Coming-of-age stories are really hard to get right. You have to walk a line of being nostalgic without being indulgent; sincere without being mawkish; funny without being twee. This One Summer pulls this off really ably.
A collaboration between two cousins, Jillian and Mariko Tamaki, TOS tells the story of a girl, Rose, who spends a summer at her parent’s Canadian beach house. As a complete aside, do all North Americans have access to a beach house? It’s one of those cultural markers we see in every single imported TV show, like high school corridors lined with lockers and calling tortoises ‘turtles’ even though they’re clearly bloody not.
ANYWAY, there are two things that combine to make this a really compelling book, each contributed by a different Tamaki.
The first is the storytelling. The main character, Rose, is just starting to enter her adolescence, and the book is really about the subtle emotional shifts that that entails, and how she struggles to balance her adult self with her child self. Her best friend, Windy (yes, Windy.
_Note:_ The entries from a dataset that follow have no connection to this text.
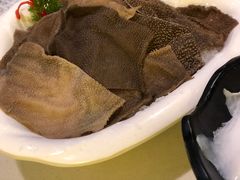 -牛记皇·鲜牛肉火锅(弘阳广场店)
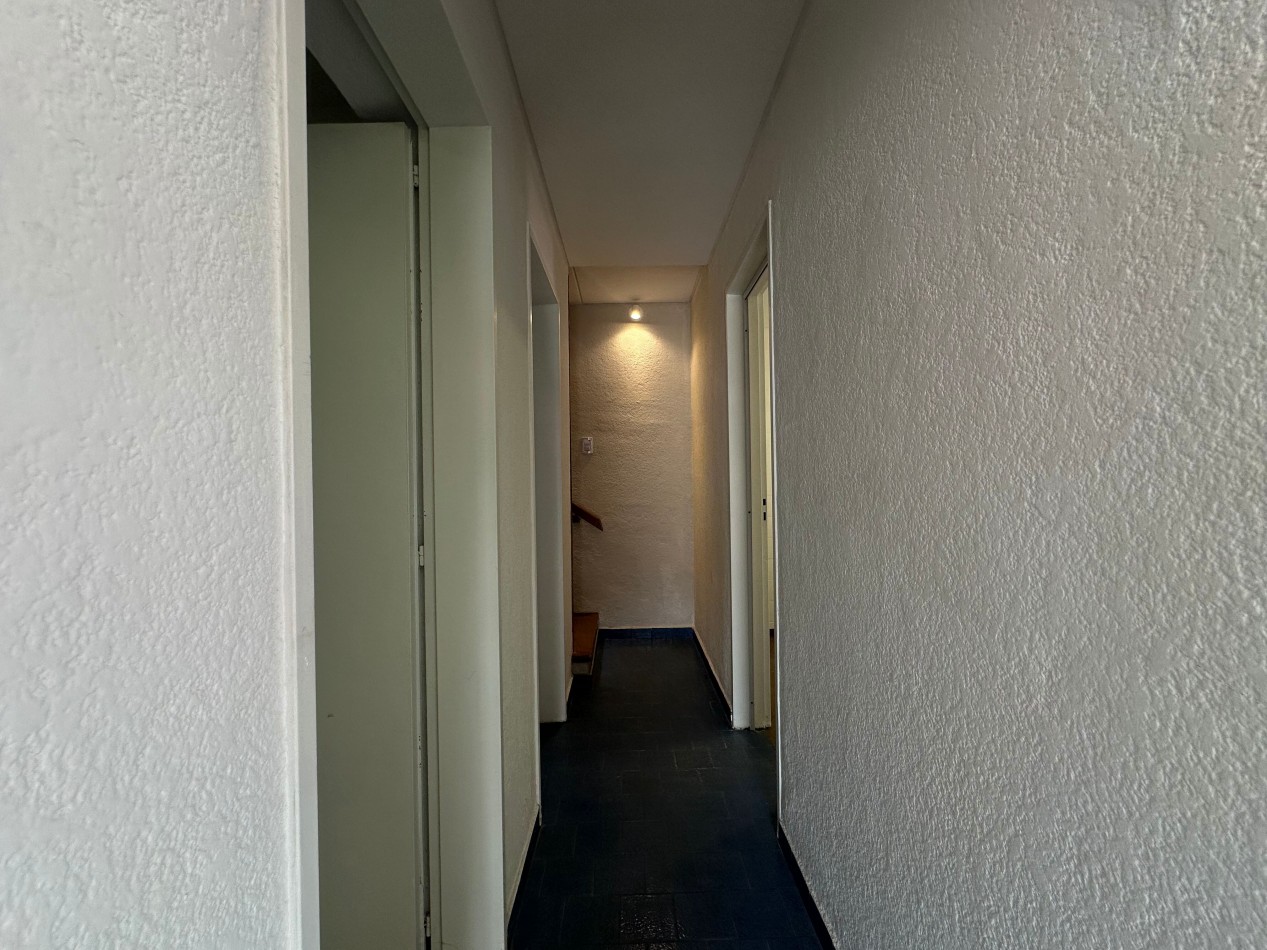 Casa tipo PH en venta - Esquina Manuel Castro y Pereyra Lucena, Lomas de Zamora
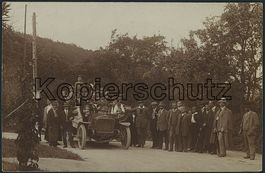 A Oesterreich - Bus - Saurer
I know) serves as a useful counterpoint – she’s a year and a half younger, and so still very much in the ‘child’ stage of life – to her parents, who are dealing with more adult issues that are kept opaque and mysterious to her. Mariko Tamaki is responsible for the writing, and the careful sense of disorientation, and illumination of the complex messages about sex and identity that are thrown at young girls, is brilliantly paced, with great depth beneath every small interaction.
The second is the artwork. Jillian Tamaki takes the visual helm, and she does it with real elegance. The illustrations are all done in shades of dark blue, which lends the air of nostalgia to the whole piece, as well as representing the sea, which is symbolic here of Rose’s changing stage in life. The scenery is lushly filled and detailed, serving as a nice balance against the more simplistic Manga style of the characters’ faces. It is beautiful drawing.
The book itself is aim at a Young Adult audience, so some adult readers might be put off it for that reason. But there’s plenty here for adults to enjoy too, whether it’s evoking memories of our own awkward transitions or just to see a story well told.